JOBS:
A: In the blog post on pulling text from a PDF with WebDriver, list every import line whose package name begins with "java.".
B: Write out part of the blog post on pulling text from a PDF with WebDriver again, swapping "testing" for "quality assurance". Begin at the words "Thursday, May 31" and stop after "to achieve this.".

READING PASSAGE:
□ □ □ □ □ □ □

𝐕𝐚𝐦𝐬𝐡𝐢 𝐊𝐮𝐫𝐫𝐚

Thursday, May 31

WebDriver(Selenium2) : Extract text from PDF file using java

Verifying PDF content is also part of testing.But in WebDriver (Selenium2) we don't have any direct methods to achieve this.

If you would like to extract pdf content then we can use Apache PDFBox API.

Download the Jar files and add them to your Eclipse Class path.Then you are ready to extract text from PDF file .. :)

Here is the sample script which will extract text from the below PDF file.
http://www.votigo.com/pdf/corp/CASE_STUDY_EarthBox.pdf

import java.io.BufferedInputStream;
import java.io.IOException;
import java.net.URL;
import java.util.concurrent.TimeUnit;
import org.apache.pdfbox.pdfparser.PDFParser;
import org.apache.pdfbox.util.PDFTextStripper;
import org.openqa.selenium.WebDriver;
import org.openqa.selenium.firefox.FirefoxDriver;
import org.testng.Reporter;
import org.testng.annotations.BeforeTest;
import org.testng.annotations.Test;

public class ReadPdfFile {
 
 WebDriver driver;
 
  @BeforeTest
  public void setUpDriver() {
   driver = new FirefoxDriver();
   Reporter.log("I am done");
     }
  
  @Test
  public void start() throws IOException{
  driver.get("http://votigo.com/overview_collateral.pdf");
  driver.manage().timeouts().implicitlyWait(10, TimeUnit.SECONDS);
  URL url = new URL(driver.getCurrentUrl()); 
  BufferedInputStream fileToParse=new BufferedInputStream(url.openStream());

  //parse()  --  This will parse the stream and populate the COSDocument object.

□ □ □ □ □ □ □

DATASET:

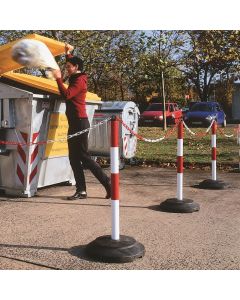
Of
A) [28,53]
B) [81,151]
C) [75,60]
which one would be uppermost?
[75,60]

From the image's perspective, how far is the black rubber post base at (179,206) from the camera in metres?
5.85

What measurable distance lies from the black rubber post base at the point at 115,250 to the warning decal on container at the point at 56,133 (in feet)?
10.3

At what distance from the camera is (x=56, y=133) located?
7.11 metres

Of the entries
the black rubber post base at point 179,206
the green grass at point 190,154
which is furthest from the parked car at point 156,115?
the black rubber post base at point 179,206

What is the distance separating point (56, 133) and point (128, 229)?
2.67m

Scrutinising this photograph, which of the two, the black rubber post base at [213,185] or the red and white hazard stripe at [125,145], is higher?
the red and white hazard stripe at [125,145]

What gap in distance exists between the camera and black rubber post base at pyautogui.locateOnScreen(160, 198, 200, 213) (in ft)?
19.2

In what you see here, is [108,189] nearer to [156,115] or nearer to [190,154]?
[190,154]

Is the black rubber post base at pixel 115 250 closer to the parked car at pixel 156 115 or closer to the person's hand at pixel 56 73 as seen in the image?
the person's hand at pixel 56 73

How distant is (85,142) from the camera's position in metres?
6.48

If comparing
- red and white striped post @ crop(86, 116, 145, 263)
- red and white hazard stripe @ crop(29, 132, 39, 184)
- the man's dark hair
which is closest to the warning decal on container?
red and white hazard stripe @ crop(29, 132, 39, 184)

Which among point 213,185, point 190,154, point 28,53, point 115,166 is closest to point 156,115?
point 190,154

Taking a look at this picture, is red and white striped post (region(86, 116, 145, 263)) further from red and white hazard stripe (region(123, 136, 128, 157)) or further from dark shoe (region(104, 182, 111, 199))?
red and white hazard stripe (region(123, 136, 128, 157))

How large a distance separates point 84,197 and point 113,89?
125 ft
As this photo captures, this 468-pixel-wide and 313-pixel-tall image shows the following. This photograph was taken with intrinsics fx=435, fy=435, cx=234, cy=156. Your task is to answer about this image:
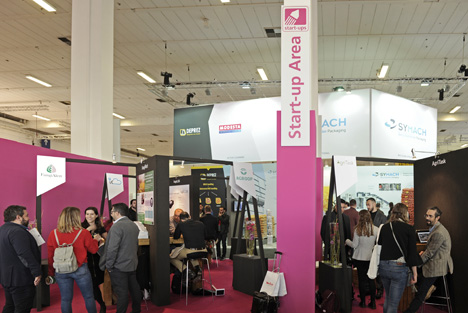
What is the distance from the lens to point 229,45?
33.3 feet

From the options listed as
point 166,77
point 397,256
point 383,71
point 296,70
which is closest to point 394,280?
point 397,256

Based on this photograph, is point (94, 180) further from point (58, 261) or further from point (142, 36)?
point (58, 261)

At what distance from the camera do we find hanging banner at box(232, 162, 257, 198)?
6398 mm

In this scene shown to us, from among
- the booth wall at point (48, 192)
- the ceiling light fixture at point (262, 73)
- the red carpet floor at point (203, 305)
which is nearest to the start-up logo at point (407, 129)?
the ceiling light fixture at point (262, 73)

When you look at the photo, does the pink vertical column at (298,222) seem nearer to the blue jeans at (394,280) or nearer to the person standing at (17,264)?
the blue jeans at (394,280)

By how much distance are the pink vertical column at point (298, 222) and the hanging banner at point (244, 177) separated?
1652 mm

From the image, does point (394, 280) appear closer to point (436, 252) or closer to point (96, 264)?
point (436, 252)

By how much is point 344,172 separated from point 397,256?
1487 millimetres

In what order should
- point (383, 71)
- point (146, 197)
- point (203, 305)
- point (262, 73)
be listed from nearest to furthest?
point (203, 305)
point (146, 197)
point (383, 71)
point (262, 73)

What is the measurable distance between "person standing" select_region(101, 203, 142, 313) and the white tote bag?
4.81ft

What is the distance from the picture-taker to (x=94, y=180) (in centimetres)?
820

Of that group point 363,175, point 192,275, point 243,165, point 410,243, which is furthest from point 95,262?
point 363,175

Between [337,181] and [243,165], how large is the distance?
1535 mm

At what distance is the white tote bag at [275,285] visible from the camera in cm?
462
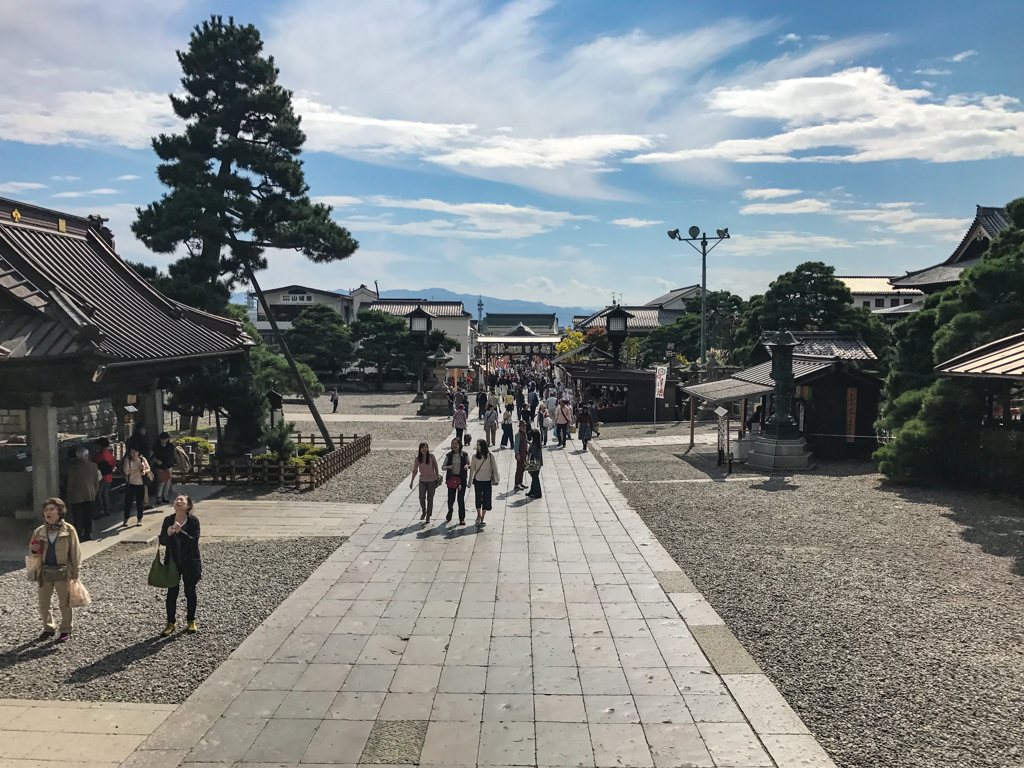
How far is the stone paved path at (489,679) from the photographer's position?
207 inches

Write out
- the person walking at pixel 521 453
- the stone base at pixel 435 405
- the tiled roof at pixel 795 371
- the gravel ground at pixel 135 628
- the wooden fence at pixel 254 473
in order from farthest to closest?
the stone base at pixel 435 405
the tiled roof at pixel 795 371
the wooden fence at pixel 254 473
the person walking at pixel 521 453
the gravel ground at pixel 135 628

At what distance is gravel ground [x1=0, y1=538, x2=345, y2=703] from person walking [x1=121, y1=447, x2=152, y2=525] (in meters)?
1.67

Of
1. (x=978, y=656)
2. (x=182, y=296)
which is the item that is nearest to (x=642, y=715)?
(x=978, y=656)

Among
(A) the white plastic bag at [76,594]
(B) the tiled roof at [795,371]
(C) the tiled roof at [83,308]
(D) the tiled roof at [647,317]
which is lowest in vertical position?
(A) the white plastic bag at [76,594]

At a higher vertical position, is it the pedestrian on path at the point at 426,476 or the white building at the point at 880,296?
the white building at the point at 880,296

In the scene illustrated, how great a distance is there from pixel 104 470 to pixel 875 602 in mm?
11939

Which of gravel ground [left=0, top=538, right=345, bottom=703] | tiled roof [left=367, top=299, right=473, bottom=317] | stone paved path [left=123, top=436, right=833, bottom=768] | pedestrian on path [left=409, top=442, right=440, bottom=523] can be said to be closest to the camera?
stone paved path [left=123, top=436, right=833, bottom=768]

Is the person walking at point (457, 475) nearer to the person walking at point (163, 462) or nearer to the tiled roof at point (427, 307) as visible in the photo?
the person walking at point (163, 462)

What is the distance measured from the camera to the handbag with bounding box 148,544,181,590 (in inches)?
287

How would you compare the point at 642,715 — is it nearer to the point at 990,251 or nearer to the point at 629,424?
the point at 990,251

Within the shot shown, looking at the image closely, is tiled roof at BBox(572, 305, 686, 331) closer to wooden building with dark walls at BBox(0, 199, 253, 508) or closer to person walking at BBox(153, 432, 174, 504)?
wooden building with dark walls at BBox(0, 199, 253, 508)

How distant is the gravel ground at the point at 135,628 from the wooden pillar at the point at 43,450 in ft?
5.25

□ □ □ □ □ □ □

RESPONSES:
A:
import java.io.BufferedInputStream;
import java.io.IOException;
import java.net.URL;
import java.util.concurrent.TimeUnit;

B:
Thursday, May 31

WebDriver(Selenium2) : Extract text from PDF file using java

Verifying PDF content is also part of quality assurance.But in WebDriver (Selenium2) we don't have any direct methods to achieve this.